▶ _Tareas y ejercicios_
[1] Devuelve de la columna sobre la valentía todo lo que va desde "O bien cuando" hasta "tocado vencer el miedo.".
[2] Indica si cada afirmación concuerda con la columna sobre la valentía. Responde sí o no y cita las palabras exactas que lo deciden. (a) El autor pasó por el Liceo Militar. (b) Según Chespirito, el Chapulín colorado tenía superpoderes. (c) La columna sostiene que el valor equivale a ser irresponsable y atrevido.
[3] Por favor, escribe lo que sigue de la columna sobre la valentía a partir de su última frase.

Por Enrique Zaldivar

Recuerdo cuando leí la biografía de Don Roberto Gómez Bolaños, el célebre “Chespirito” sobre su inspiración para el personaje del Chapulín colorado, donde mencionaba que para él, el personaje era todo un verdadero héroe.
Por encima de un Superman o el hombre araña. Esto, pues decía que no solo no tenía ningún superpoder, sino que le tocaba vencer el miedo. Y eso sí es de héroes. Le doy la total razón, puesto que todos hemos tenido escenarios donde nos ha tocado dar esos pasos temblorosos, inseguros, pero darlos para poder lograr cosas.
La gente miedosa consigue poco en la vida. Y aunque el valor no tiene nada que ver con ser irresponsable y atrevido si creo que mucho de ello es necesario para hacer una gran diferencia. Recuerde la primera vez que le tocó exponer en público.
O bien cuando le tocó declarar su amor, o robarse un beso. La primera vez que le dieron una responsabilidad en el trabajo. O cuando por primera vez recibe la noticia de que viene un hijo en camino. En todas esas etapas nos ha tocado vencer el miedo.
¿Y qué hay de las nuevas experiencias? En mi tiempo del Liceo Militar, siendo un niño casi, nos desafiaban a cosas que poco imagina uno en ese momento. Saltar riscos. Caminar de noche en montaña. Camuflarse. Muchas de esas cosas nos forjaban el carácter y nos enseñaba que había que ser muy valiente para cumplir retos.
El valor es una cualidad que requiere determinación, compromiso y coraje. Y mucho de ello pasa por el cuidar los pensamientos.
En La Sagrada Biblia, muchas veces se repite casi como un mandato de Dios, para con su gente. En la milicia, los “Valientes” se refiere aquellos que son seguros, decididos, y que resuelven situaciones que requiere algo más.
Mucha valentía se requiere en el mundo de los negocios. Invertir sus recursos, en algo que usted cree que puede funcionar, sin que nadie le dé certeza de ello. En nuestra Honduras, ser emprendedor estoy seguro de que sí es un reto para valientes.

▶ _Información proporcionada_

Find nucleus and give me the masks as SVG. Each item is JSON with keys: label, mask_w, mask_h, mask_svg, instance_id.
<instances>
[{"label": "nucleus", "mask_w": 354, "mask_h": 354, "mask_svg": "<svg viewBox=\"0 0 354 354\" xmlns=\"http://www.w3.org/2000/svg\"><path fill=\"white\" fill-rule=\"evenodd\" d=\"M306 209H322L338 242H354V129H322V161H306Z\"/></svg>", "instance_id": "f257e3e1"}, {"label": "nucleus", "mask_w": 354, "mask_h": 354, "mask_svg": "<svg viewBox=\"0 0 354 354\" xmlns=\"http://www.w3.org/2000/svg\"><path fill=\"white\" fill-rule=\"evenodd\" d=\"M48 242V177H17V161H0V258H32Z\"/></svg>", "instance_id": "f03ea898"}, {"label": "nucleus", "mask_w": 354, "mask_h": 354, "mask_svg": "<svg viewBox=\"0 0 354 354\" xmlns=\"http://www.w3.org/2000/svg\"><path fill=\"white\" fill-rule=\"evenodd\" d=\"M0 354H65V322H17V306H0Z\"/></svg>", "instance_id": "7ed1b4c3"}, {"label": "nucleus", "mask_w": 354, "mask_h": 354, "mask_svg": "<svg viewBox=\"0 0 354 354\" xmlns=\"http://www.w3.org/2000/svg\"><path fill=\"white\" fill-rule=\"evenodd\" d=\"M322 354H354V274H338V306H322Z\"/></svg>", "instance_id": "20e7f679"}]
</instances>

▶ _Respuestas escritas_
[1]
O bien cuando le tocó declarar su amor, o robarse un beso. La primera vez que le dieron una responsabilidad en el trabajo. O cuando por primera vez recibe la noticia de que viene un hijo en camino. En todas esas etapas nos ha tocado vencer el miedo.

[2]
(a) Sí: "En mi tiempo del Liceo Militar, siendo un niño casi".
(b) No: "no solo no tenía ningún superpoder".
(c) No: "el valor no tiene nada que ver con ser irresponsable y atrevido".

[3]
Pero muy admirado me ha hecho ver, que nuestra nación es una nación valiente. Se aproximan unas elecciones generales, que sin duda marcaran el destino de muchos años por venir. Y veo con mucha admiración, que Honduras está muy firme y valiente, para poder lograr lo mejor para nosotros.
Y no me refiero únicamente por la recién pasada marcha. Si no por todos los escenarios que vemos día a día. Las iglesias orando, haciendo su parte para que reine la paz en nuestro país. Tenemos muchos periodistas valientes, que hacen su trabajo con la ética que requiere a pesar de amenazas por parte de aquellos que buscan no ser descubiertos.
La empresa privada que mantiene su postura de creer en los procesos y que no hay mejor vigilante de ello que el mismo pueblo hondureño. Lo pudimos ver en el proceso primario del 9 de marzo. Latinoamérica, por una razón u otra vive en constante zozobra por sus políticos.
Pero nuestra Honduras siempre se ha visto valiente, ante situaciones que en verdad lo requieren. Eso es inspirador. Y es una invitación para que todos, sin temor de amenazas, podamos ejercer nuestro derecho de elegir con sabiduría, en paz y con respeto, pero sobre todo de manera valiente por nuestro propio futuro.
Ya lo dice nuestro querido Chapulín, al que muchas veces le temblaba todo para poder vencer sus desafíos, pero que siempre nos dejó una frase desafiante para poder dar esos pasos: ¡Síganme los buenos!